The d0-d1 register is enabled only if there is something useful to be propagated. If d1 is ready but nothing useful can be injected in it, the register is simply cleared.

# d1

The d1 level receives and executes an instruction from the d0-d1 register. In d1 the output of the memories is checked to understand if the response is a hit or a miss, and the same operation is done on the MSHR and the WBB.

### MSHR and WBB

To better follow the working principles of these two blocks, their interfaces and diagrams are reported in figures 5.15, 5.16, 5.17, 5.18.



Figure 5.15. MSHR interface.

When the buffer is non-empty and a miss occurs, the entries of the buffer have to be associatively checked to avoid RAW memory hazards, and a forwarding mechanism is mandatory if there is no other way to read and update directly the WBB.

A line L can be:

- in the cache and not in the write buffer
- in the write buffer and not in the cache

When a Load or a Store instruction is made and the Cache is read, the Cache, the WBB and the MSHR are searched in parallel for a hit, because the requested line can be stored in one of the first two places or not. In this case, it is in an upper level of the hierarchy, but if the MSHR already hosts its related address, the *miss* is pending (secondary miss) and nothing should be done but waiting.

If the line is kept in the write buffer, it is forwarded to d0 with a back-write request and the instruction is replayed using the *replay registers*. If the WBB entry that hit was trying to make an L2C request, the request is masked by the d1 control logic, because the line is being moved to the d-Cache during this cycle.

When L2C returns a WBB answer, it can be a "Wake-Up" or a "LineReplacement". In the first case, the WBB line which hits in the buffer is woken up. In the second case, the



Figure 5.16. MSHR main schematic.



Figure 5.17. Write Back Victim Buffer interface.



Figure 5.18. Write Back Victim Buffer main schematic.

line which hits in the buffer is cleared. It can happen also that no line hits in the buffer because it has been previously forwarded to the cache. In this case, nothing happens.

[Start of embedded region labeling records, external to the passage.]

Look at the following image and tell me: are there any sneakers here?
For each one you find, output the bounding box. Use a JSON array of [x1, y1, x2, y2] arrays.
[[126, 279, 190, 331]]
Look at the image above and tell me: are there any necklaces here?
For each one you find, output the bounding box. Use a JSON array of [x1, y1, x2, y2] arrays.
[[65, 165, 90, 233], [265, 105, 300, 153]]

**Requests to L2** When an L1 primary miss occurs, a new entry of the MSHR is allocated to save the address of the missing line. Then, if the buffer has enough free entries to allow for a possible line replacement, the L2 cache is queried to bring down the hierarchy that line. When L2C returns it and in case of a full set in the cache, a line should be evicted from the cache to free up space. If it is dirty, an entry of the WB Victim Buffer should be allocated to write back that dirty line. The buffer is always capable of saving that line because otherwise the MSHR request would not have been fired. If the MSHR is full, there's the need for waiting for L2C responses to free up space in the MSHR or the WBB. Therefore, when L1 is stalled, L2 should be able to fulfill requests and the d-Cache should be able to elaborate L2C responses. The policy of avoiding MSHR requests to L2C if the WBB would not be able to store all the hypothetically evicted lines is due to possible risks of deadlocks. They can occur if L2 is stalled because is trying to answer to L1 which is stalled because is waiting for the buffer to write to L2. This could happen if the MSHR fires more requests than free lines in the buffer.

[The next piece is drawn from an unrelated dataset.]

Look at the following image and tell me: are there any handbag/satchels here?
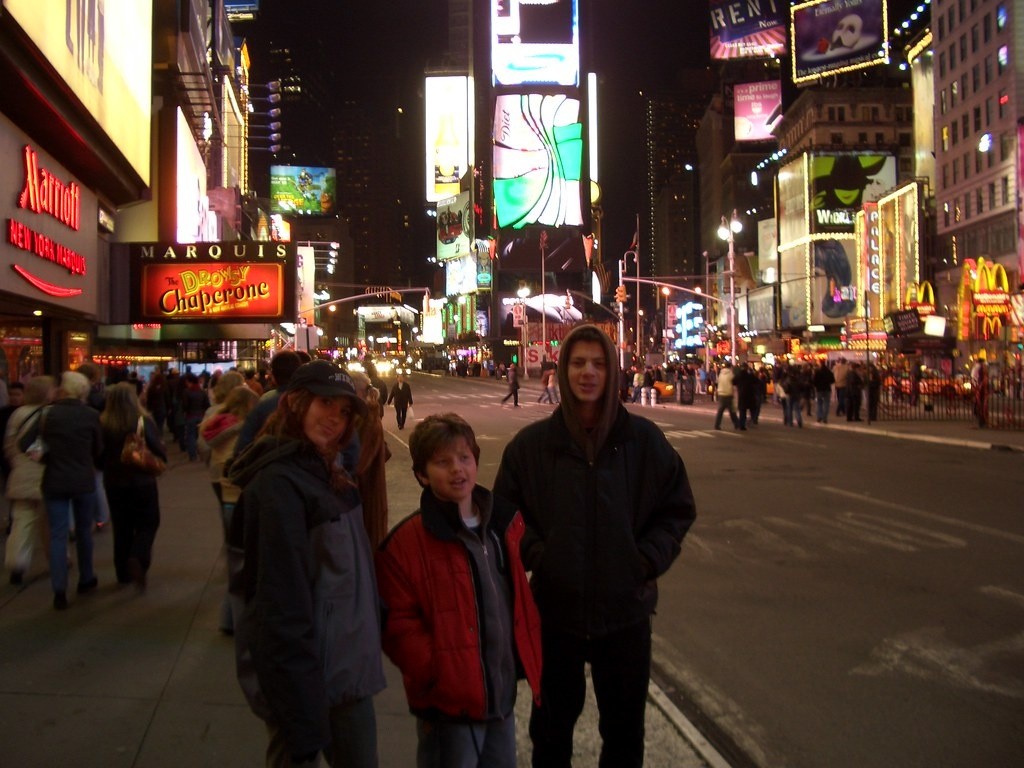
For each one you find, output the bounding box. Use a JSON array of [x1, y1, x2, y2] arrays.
[[25, 406, 46, 463], [120, 414, 167, 477]]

This deadlock can be avoided in more ways. One method is to use a counter to keep track of the in-flight requests. Only when a write-back has success or when an L2 answer does not evict a dirty line the counter is decremented. When the counter is full, no more miss can be handled by L1. Another way is to use a block that takes in input the number of MSHR valid and waiting entries and the number of free buffer lines. The MSHR can be filled, but the number of requests to L2 is limited.

In the case of this project, we can exploit the single port of the L2 memory. Since only one type of request can be fired to L2, the MSHR and the WBB compete with each other and an arbiter should decide who will talk next. The key idea is to normally give priority to the read (MSHR) in case of ties, but prevent the MSHR to make other requests if the number of waiting MSHR-requests (which are the in-fligh ones) is equal to the number of the free buffer entries.

#### **Operation flow**

These are the possible flows of different incoming requests. The operation in d0, if exists, will be executed only if the transaction is completed (d1 stage should be ready!).

If the next instruction for d1 is "Idle", it means that no information should be transferred through the output register, and so no update will be requested even if the d1 stage is ready. If the actual d0 instruction is "Idle" the memory is not active. It is also possible that one of them is Idle and the other not Idle and vice versa.

• Load:

 $d0\_req\_type\_o = ReadLsq$  $d1\_next\_req\_type\_o = Load$ 

The cache is read using as address the index of the incoming paddr<sup>11</sup>. This operation

<sup>&</sup>lt;sup>11</sup>physical address

is requesting a set of lines, together with their tags, valid and dirty bits. Each line has its tag, valid bit and dirty bit.

In the next cycle, the cache produces its output: a tag vector, a valid bit vector, a dirty bit vector, and the line vector. The tags of the set are compared to the tag portion of the sampled paddr of the load request. In parallel, the portion of the paddr which identifies the line is compared to the content of the MSHR and of the WBB. Different endings are expected.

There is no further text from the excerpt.